* REQUIRED WORK:
Only the lines from the opening of the material through the one containing "font-weight: normal;" should be reproduced, each exactly as it stands.

··· DATA SUPPLIED

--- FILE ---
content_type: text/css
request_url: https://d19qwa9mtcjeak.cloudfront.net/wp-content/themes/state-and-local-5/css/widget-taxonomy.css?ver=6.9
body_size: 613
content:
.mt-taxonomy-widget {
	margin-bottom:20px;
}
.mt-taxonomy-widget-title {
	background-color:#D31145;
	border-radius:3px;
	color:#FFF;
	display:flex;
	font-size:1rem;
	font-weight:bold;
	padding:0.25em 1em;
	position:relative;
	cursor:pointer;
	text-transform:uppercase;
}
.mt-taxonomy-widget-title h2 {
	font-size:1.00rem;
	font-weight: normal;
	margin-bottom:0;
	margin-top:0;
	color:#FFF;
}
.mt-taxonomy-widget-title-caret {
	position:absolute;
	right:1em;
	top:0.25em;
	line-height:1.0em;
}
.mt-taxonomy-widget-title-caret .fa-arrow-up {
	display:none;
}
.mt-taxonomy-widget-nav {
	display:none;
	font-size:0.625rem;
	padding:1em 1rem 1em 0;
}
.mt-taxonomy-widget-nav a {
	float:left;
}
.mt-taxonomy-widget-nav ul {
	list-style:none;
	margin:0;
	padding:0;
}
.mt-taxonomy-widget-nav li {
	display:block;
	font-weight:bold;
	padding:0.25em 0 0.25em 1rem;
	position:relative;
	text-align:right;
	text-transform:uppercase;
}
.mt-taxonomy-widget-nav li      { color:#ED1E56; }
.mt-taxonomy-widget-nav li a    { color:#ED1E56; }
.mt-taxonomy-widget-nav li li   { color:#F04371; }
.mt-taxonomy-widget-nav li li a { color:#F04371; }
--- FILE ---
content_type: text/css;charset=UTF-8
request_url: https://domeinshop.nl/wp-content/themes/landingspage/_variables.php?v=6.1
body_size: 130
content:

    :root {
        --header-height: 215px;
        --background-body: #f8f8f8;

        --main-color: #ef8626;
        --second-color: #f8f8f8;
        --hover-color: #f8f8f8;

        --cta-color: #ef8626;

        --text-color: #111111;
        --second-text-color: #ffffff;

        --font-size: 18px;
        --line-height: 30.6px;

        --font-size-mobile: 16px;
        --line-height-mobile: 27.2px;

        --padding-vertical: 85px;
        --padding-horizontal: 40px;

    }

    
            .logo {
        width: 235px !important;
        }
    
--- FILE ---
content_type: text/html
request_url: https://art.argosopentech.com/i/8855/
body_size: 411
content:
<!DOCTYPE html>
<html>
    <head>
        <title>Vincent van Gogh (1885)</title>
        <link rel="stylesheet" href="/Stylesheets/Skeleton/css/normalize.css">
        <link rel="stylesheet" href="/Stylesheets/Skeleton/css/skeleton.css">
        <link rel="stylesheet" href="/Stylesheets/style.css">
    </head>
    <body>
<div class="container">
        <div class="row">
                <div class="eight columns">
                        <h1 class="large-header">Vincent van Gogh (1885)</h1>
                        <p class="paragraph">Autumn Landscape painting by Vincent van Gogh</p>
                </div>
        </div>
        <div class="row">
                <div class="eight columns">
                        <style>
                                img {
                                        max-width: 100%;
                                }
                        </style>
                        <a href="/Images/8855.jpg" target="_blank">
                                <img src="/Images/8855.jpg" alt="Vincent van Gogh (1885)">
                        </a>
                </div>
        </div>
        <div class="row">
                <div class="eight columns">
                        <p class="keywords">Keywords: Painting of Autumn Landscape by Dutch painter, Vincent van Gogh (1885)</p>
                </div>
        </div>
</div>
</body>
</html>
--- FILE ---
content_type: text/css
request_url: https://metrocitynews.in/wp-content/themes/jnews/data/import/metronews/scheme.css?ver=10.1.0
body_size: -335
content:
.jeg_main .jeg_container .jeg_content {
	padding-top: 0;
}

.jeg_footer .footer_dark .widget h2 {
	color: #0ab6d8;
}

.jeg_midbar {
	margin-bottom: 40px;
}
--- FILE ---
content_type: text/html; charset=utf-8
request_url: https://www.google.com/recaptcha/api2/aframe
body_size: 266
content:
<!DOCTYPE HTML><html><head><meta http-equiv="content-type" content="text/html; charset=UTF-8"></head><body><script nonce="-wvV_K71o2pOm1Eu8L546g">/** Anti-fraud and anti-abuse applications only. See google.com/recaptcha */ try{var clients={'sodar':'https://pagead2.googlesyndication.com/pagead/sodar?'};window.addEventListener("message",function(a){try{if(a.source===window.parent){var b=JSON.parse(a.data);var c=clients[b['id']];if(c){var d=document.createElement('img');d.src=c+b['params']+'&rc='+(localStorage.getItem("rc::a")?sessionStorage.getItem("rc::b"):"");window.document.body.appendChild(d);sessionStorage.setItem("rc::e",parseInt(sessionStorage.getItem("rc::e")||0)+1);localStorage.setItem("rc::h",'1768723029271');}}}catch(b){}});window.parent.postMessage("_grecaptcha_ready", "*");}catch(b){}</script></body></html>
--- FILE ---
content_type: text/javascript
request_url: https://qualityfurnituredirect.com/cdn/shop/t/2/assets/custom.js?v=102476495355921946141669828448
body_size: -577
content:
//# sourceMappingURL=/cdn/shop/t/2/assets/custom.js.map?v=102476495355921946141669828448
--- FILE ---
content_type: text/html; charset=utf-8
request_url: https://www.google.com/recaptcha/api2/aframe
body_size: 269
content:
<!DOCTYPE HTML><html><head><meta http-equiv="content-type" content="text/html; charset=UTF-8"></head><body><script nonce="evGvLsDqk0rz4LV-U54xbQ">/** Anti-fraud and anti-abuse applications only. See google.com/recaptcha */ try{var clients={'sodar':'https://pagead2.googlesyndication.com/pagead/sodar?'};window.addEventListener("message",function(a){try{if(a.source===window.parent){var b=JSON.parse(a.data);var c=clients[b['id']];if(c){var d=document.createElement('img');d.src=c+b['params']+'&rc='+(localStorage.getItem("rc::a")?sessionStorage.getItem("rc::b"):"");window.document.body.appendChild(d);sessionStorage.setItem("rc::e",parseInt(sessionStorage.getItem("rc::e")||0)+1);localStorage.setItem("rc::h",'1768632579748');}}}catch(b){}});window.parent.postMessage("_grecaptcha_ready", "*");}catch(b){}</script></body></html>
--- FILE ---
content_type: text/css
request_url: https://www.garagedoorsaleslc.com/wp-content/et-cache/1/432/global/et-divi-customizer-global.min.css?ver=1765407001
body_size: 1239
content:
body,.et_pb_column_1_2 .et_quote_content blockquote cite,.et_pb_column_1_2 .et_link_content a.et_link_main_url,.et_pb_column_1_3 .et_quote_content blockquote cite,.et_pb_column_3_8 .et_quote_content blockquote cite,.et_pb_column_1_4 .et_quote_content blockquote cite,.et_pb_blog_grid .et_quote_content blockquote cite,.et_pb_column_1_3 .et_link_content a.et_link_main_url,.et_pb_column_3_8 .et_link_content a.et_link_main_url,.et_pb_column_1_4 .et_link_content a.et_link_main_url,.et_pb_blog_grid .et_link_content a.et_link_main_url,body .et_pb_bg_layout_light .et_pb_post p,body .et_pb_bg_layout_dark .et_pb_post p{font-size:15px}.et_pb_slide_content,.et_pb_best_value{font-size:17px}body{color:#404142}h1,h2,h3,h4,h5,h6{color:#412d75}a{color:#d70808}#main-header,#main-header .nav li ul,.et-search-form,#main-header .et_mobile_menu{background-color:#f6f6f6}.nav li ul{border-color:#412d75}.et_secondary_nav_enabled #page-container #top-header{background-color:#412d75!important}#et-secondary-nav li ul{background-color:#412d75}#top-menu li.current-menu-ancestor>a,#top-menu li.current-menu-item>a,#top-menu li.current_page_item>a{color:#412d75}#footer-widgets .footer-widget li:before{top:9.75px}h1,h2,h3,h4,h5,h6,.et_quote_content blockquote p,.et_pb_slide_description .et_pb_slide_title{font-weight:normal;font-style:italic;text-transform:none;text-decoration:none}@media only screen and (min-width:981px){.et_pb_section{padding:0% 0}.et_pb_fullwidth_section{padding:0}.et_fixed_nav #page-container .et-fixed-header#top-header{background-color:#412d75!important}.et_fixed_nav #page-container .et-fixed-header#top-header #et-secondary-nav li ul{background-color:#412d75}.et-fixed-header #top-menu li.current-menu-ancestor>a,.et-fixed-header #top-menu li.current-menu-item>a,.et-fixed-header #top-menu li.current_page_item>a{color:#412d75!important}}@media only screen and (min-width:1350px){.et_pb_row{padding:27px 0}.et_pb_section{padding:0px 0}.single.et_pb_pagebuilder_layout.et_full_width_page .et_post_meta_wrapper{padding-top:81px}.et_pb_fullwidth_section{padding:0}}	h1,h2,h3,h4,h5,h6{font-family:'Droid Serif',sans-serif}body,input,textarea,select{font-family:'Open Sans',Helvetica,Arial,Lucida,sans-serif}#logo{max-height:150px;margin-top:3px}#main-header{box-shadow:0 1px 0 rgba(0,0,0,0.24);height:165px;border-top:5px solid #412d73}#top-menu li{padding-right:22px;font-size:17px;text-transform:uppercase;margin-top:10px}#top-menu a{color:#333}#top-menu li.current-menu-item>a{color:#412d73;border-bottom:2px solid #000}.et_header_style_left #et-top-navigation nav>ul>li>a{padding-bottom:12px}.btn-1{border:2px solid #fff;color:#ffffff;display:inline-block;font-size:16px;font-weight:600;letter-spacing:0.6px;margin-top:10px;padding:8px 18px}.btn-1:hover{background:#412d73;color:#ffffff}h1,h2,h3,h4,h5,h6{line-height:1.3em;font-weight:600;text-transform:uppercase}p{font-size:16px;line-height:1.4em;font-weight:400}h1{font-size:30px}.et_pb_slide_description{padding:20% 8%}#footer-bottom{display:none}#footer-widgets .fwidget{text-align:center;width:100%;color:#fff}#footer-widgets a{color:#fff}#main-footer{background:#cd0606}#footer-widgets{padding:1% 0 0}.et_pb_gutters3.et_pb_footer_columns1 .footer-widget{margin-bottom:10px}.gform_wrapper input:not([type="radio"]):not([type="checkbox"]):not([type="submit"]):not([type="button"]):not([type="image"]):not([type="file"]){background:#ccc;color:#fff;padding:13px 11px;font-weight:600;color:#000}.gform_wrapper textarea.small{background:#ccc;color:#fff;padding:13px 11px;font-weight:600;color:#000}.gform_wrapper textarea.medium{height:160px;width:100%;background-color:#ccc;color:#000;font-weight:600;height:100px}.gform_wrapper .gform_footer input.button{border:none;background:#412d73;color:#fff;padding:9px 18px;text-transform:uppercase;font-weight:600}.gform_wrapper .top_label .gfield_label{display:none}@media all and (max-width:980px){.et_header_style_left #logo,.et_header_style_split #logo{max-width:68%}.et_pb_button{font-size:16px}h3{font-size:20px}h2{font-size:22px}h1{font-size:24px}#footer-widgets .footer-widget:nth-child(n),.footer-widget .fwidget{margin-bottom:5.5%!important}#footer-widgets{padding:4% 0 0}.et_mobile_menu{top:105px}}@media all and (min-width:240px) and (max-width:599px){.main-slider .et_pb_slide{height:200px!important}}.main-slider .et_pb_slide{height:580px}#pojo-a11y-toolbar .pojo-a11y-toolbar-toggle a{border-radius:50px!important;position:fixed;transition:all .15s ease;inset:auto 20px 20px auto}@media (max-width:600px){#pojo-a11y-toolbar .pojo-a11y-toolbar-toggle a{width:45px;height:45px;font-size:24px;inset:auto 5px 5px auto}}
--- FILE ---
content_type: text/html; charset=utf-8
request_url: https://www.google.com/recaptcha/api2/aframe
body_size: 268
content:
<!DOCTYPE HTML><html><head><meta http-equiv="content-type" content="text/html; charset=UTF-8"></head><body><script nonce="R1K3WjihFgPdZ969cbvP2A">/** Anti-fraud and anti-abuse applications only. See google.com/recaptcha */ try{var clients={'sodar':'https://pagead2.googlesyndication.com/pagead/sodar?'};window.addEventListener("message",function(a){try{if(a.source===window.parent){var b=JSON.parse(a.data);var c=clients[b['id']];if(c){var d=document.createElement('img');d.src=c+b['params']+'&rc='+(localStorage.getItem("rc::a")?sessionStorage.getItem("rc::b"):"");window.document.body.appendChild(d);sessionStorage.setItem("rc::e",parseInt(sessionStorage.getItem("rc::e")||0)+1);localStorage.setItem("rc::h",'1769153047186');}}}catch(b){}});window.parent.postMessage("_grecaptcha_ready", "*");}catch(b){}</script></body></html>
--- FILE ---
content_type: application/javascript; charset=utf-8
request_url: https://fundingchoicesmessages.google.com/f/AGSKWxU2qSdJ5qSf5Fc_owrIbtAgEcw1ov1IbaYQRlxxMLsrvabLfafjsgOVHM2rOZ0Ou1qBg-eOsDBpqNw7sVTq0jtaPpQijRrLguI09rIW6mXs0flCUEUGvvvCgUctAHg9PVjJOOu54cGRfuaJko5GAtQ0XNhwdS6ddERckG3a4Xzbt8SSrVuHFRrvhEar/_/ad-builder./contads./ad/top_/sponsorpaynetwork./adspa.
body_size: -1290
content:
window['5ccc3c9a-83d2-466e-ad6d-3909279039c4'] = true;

······

* RESPONSE TO THE TASK:
--- FILE ---
content_type: text/css
request_url: https://d19qwa9mtcjeak.cloudfront.net/wp-content/themes/state-and-local-5/css/widget-taxonomy.css?ver=6.9
body_size: 613
content:
.mt-taxonomy-widget {
	margin-bottom:20px;
}
.mt-taxonomy-widget-title {
	background-color:#D31145;
	border-radius:3px;
	color:#FFF;
	display:flex;
	font-size:1rem;
	font-weight:bold;
	padding:0.25em 1em;
	position:relative;
	cursor:pointer;
	text-transform:uppercase;
}
.mt-taxonomy-widget-title h2 {
	font-size:1.00rem;
	font-weight: normal;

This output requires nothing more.